Please write out all of the following material word for word, keeping every line as it appears.

********

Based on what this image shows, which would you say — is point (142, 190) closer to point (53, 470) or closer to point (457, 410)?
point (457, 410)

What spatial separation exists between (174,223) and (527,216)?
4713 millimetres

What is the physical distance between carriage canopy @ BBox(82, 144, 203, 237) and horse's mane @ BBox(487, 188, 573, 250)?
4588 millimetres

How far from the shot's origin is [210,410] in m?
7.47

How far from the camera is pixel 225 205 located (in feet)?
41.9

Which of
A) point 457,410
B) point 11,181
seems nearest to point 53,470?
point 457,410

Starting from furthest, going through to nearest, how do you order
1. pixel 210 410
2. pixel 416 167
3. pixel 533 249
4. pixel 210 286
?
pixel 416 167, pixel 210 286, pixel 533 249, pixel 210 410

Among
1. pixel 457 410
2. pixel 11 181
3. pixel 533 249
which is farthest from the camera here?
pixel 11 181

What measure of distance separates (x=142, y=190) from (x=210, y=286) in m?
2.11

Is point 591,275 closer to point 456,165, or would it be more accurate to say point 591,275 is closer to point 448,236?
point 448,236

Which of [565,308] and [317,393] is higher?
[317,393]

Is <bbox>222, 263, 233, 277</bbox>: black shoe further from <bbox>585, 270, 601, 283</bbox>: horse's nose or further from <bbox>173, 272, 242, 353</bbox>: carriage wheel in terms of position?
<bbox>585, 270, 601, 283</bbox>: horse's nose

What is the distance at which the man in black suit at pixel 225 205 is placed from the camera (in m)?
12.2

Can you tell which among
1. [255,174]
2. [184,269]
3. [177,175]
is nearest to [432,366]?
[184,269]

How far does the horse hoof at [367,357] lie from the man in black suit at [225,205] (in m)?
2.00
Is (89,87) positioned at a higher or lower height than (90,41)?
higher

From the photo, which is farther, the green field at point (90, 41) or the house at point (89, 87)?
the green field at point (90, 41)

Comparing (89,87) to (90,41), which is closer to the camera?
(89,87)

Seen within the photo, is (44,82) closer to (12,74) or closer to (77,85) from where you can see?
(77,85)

********

Exercise response:
Based on what this image shows, which would you say — is point (142, 190) closer to point (53, 470) or closer to point (457, 410)?
point (457, 410)

What spatial separation exists between (174,223) and (527,216)?
4713 millimetres

What is the physical distance between carriage canopy @ BBox(82, 144, 203, 237) and horse's mane @ BBox(487, 188, 573, 250)?
4588 millimetres

How far from the shot's origin is [210,410] in m?
7.47

How far from the camera is pixel 225 205 located (in feet)?
41.9

Which of
A) point 457,410
B) point 11,181
seems nearest to point 53,470?
point 457,410

Starting from furthest, going through to nearest, how do you order
1. pixel 210 410
2. pixel 416 167
3. pixel 533 249
4. pixel 210 286
?
pixel 416 167, pixel 210 286, pixel 533 249, pixel 210 410

Among
1. pixel 457 410
2. pixel 11 181
3. pixel 533 249
which is farthest from the camera here?
pixel 11 181

What measure of distance separates (x=142, y=190) from (x=210, y=286) in m?
2.11

Is point 591,275 closer to point 456,165, or would it be more accurate to say point 591,275 is closer to point 448,236?
point 448,236

Which of [565,308] and [317,393] is higher?
[317,393]

Is <bbox>222, 263, 233, 277</bbox>: black shoe further from <bbox>585, 270, 601, 283</bbox>: horse's nose or further from <bbox>173, 272, 242, 353</bbox>: carriage wheel in terms of position?
<bbox>585, 270, 601, 283</bbox>: horse's nose

What is the distance at which the man in black suit at pixel 225 205 is placed from the camera (in m)?
12.2

Can you tell which among
1. [255,174]
2. [184,269]
3. [177,175]
is nearest to [432,366]?
[184,269]

How far does the horse hoof at [367,357] lie from the man in black suit at [225,205] (in m)?
2.00
Is (89,87) positioned at a higher or lower height than (90,41)?
higher

From the photo, which is farther, the green field at point (90, 41) or the house at point (89, 87)?
the green field at point (90, 41)

Comparing (89,87) to (90,41), which is closer to the camera?
(89,87)

Seen within the photo, is (44,82) closer to (12,74) or closer to (77,85) from where you can see?
(77,85)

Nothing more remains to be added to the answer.